--- Start Listed entries ---

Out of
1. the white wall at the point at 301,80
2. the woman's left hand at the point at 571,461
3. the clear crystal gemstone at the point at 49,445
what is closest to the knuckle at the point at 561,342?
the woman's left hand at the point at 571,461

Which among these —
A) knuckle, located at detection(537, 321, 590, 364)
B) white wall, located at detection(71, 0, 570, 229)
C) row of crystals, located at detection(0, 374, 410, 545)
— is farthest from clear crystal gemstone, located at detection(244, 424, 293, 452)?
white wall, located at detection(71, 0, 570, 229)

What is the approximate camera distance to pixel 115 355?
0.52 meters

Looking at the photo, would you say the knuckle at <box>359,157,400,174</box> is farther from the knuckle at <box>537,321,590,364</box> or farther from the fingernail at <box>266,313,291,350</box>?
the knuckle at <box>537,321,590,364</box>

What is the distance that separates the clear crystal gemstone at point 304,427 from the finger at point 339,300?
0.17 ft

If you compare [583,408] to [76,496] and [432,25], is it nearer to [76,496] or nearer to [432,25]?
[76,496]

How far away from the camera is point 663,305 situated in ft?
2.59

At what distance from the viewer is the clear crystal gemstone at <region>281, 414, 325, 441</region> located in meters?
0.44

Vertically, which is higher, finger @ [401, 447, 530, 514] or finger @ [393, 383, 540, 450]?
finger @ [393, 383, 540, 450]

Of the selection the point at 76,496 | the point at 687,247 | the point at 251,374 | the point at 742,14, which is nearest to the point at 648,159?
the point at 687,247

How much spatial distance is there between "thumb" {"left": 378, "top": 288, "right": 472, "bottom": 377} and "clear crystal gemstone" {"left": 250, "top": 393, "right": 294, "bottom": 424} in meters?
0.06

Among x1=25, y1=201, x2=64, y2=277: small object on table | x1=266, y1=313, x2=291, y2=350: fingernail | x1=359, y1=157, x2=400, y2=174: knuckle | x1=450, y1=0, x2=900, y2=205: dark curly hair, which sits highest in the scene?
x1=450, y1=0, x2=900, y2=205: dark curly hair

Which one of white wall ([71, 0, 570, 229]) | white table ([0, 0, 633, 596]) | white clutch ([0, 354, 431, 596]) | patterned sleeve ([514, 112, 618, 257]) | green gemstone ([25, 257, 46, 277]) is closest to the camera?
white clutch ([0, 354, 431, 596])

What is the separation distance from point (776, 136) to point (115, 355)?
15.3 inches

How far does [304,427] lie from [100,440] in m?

--- End Listed entries ---
--- Start Listed entries ---

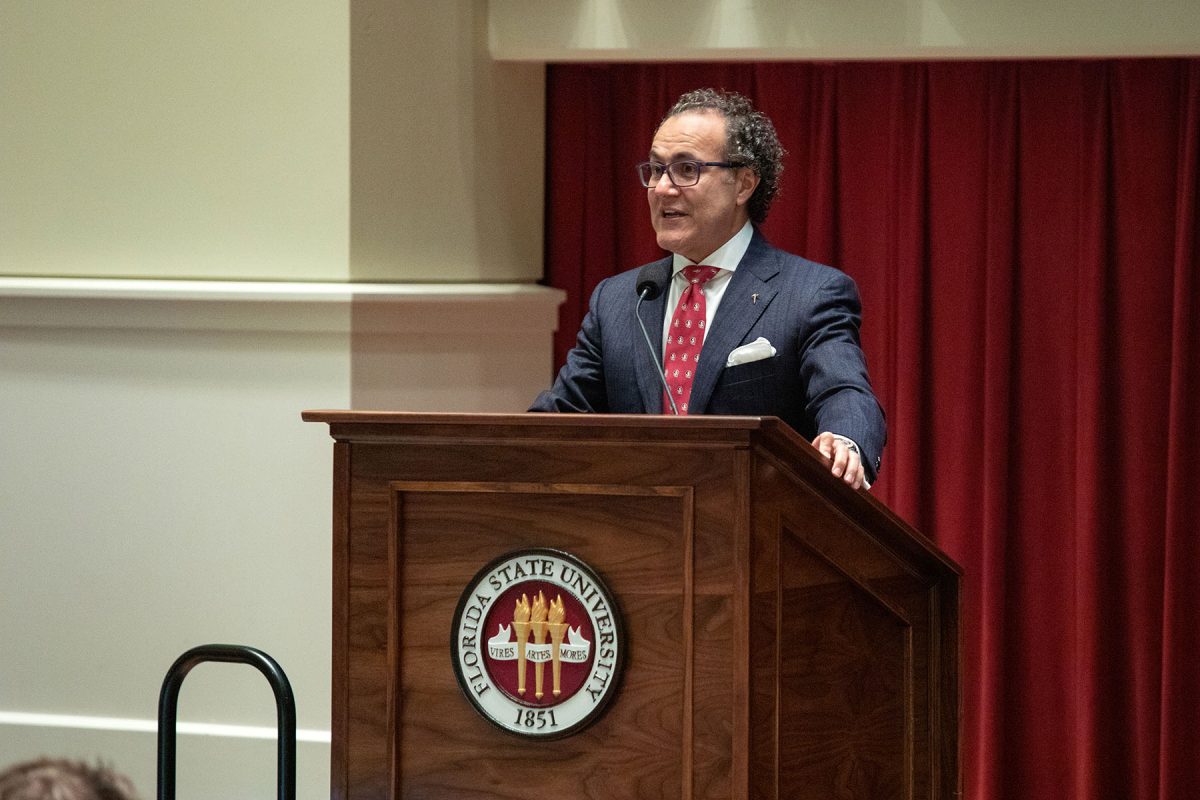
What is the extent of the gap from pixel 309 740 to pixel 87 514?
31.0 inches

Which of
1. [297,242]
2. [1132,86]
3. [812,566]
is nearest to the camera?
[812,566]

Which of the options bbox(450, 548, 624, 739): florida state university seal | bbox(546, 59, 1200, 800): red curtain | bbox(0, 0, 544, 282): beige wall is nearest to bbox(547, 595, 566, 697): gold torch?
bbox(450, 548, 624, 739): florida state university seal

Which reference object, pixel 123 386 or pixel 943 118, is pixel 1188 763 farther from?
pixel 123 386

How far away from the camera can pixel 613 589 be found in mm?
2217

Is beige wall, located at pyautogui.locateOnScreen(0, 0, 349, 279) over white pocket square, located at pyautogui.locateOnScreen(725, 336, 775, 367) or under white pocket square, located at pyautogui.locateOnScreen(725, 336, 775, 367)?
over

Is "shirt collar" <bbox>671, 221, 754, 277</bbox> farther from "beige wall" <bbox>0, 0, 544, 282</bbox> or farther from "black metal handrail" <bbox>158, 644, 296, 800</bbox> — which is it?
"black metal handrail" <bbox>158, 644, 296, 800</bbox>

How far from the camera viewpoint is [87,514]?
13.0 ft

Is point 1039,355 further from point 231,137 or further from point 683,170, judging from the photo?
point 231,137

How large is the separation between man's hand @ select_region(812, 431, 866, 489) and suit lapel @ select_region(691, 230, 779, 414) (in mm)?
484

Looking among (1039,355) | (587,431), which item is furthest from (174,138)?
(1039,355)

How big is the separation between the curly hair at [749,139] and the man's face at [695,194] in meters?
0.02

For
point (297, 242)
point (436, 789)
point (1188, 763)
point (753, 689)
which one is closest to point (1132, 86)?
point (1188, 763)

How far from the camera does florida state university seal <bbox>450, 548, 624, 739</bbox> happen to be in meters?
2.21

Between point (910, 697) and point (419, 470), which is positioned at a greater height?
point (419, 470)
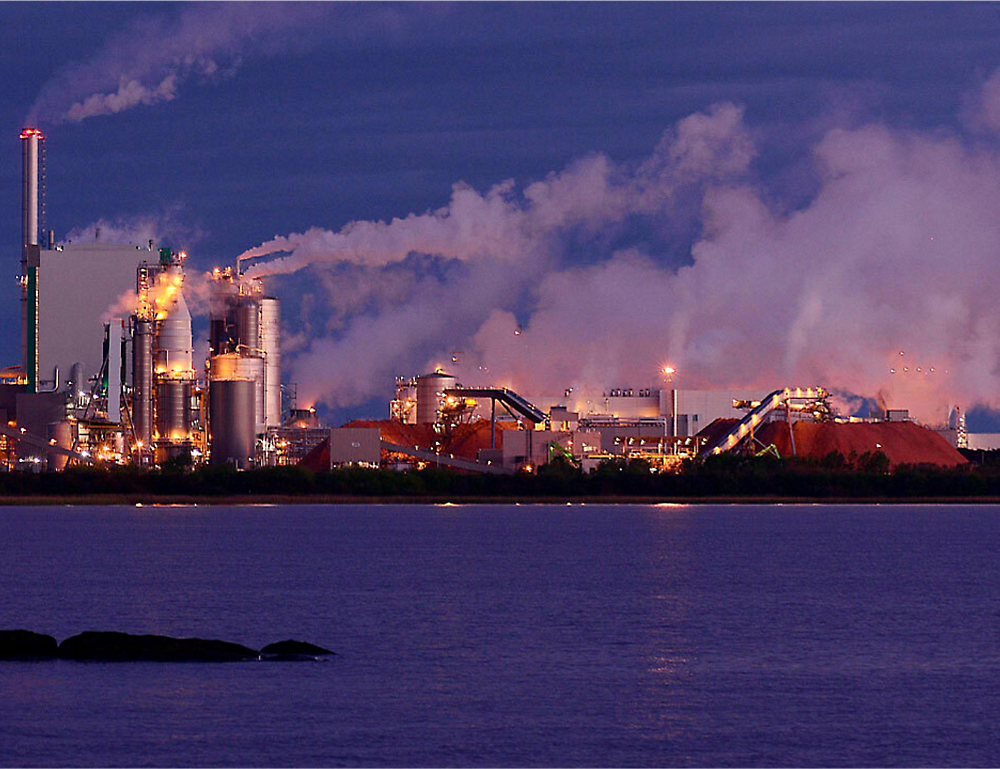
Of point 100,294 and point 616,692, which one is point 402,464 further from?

--- End Listed entries ---

● **Exercise**: Copy everything from the line containing "Between point (910, 697)" down to the line containing "Of point 100,294", both of those lines included. Leave the pictures out of your copy.

● **Response**:
Between point (910, 697) and point (419, 470), which is positioned at a greater height?
point (419, 470)
Of point 100,294 and point 616,692, which one is point 402,464 further from?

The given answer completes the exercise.